Directly combining man and a force of nature seemed obvious to his artistic imagination. His plans for the project contemplated a four-foot tall, spinning and rotating, robotic contraption, capable of bringing down a model town made of Lego blocks and plywood.
Hubert could handle the metal-shaping himself. But he would need help with the robotics. He would have to hire a small mechanical shop or something...
Three weeks and two days later, while he was organizing his garage, Hubert came across a magic lamp with a Genie living inside of it. The Genie granted him three wishes.
Hubert's first wish was granted: the manifestation of his Tornado Man. He pulled the ripcord, starting it up like a lawnmower, just as he had envisioned.
The contraption spun and rotated. Faster and faster. It soon busted loose from his garage and escaped into the community.
It would not stop. It built momentum and gathered force. Its potency grew evermore furious.
Windows were starting to rattle and shake.
People on the street started to lose their footing.
Flowers were being ripped out of their flower beds and small animals went flying through the air.
Moving vehicles started to slow down against the force of the wind. Stationary vehicles started to rock back and forth.
Now windows were being shattered and trees were being uprooted. Small children were flying through the air.

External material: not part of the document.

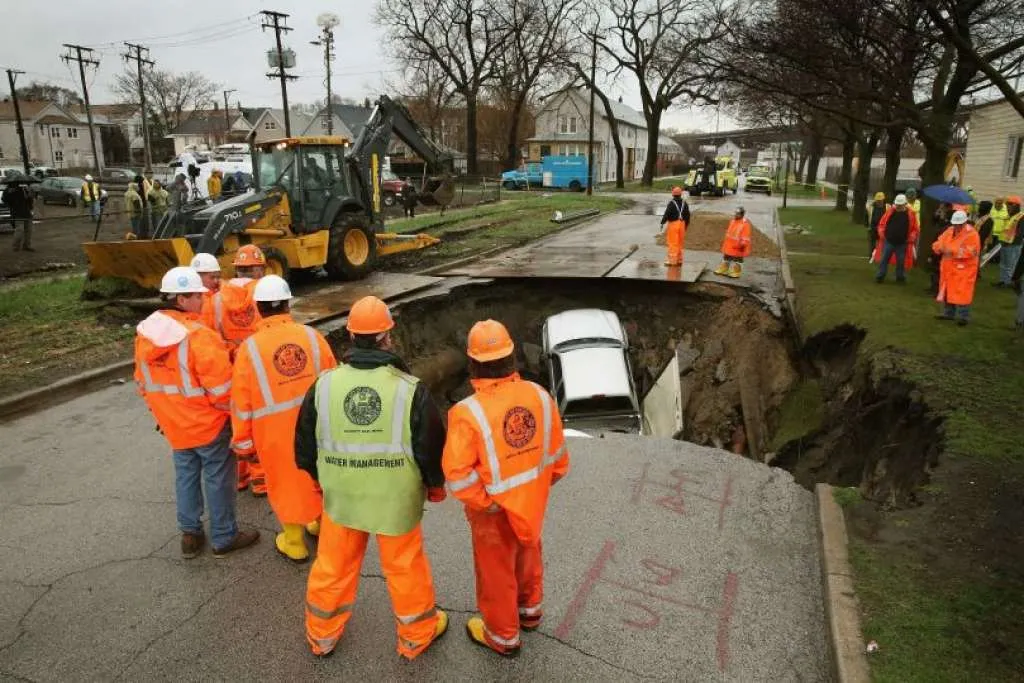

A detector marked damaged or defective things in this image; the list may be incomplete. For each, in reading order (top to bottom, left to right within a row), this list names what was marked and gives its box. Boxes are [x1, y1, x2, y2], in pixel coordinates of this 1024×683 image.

cracked pavement [0, 382, 827, 679]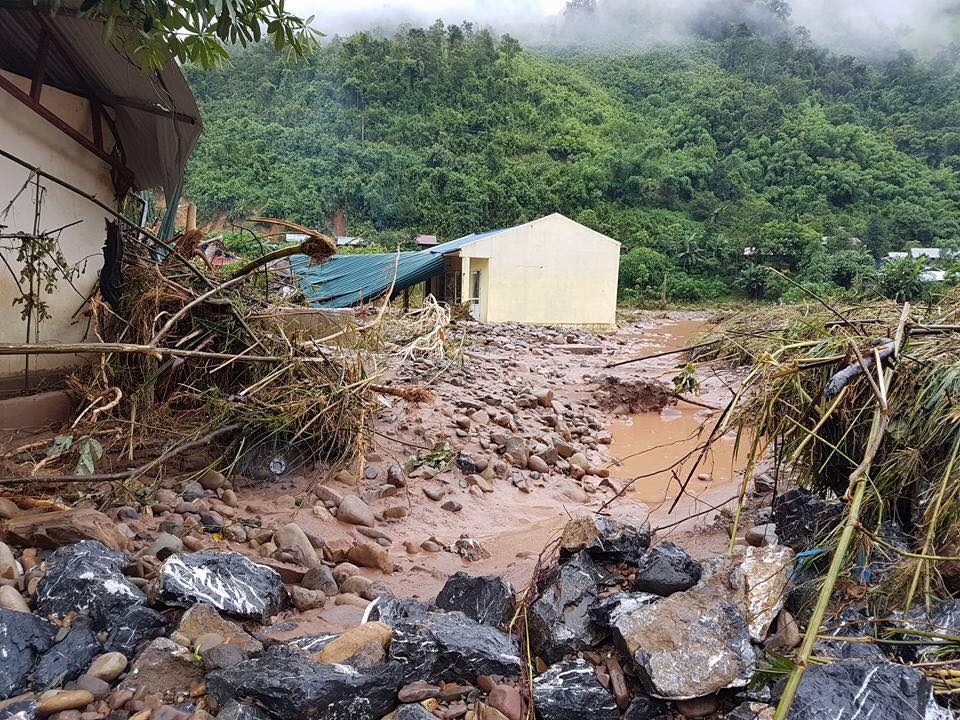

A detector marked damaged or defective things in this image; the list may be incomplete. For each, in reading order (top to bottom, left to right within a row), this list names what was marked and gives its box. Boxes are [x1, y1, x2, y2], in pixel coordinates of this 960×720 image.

The passage of time found Hubert on the rooftop of a building a safe distance away. He was watching the destruction through a high-powered telescope.
His town was being ripped apart as if it were made of Lego blocks and plywood. Hubert pronounced what was happening GOOD. He felt like God, who had commanded a cleansing tornado to expunge the sins of a wicked place.
The Genie appeared. He was smug and smirking. For centuries he had delighted in perverting the wishes of all who dared rouse him from the lamp.
"How are you enjoying your first wish?" the Genie said.
"Well, I have to admit, it isn't what I expected," Hubert said.
A light is brightest just before it is extinguished.
"... but I am pleased. You see, I never liked this town anyway."
That killed the Genie's joy. All he could do was tersely remind Hubert that he had two wishes left.
Since Hubert Bascom wanted nothing to interfere with his Tornado Man, he wished for the existence of God and Santa Claus, respectively.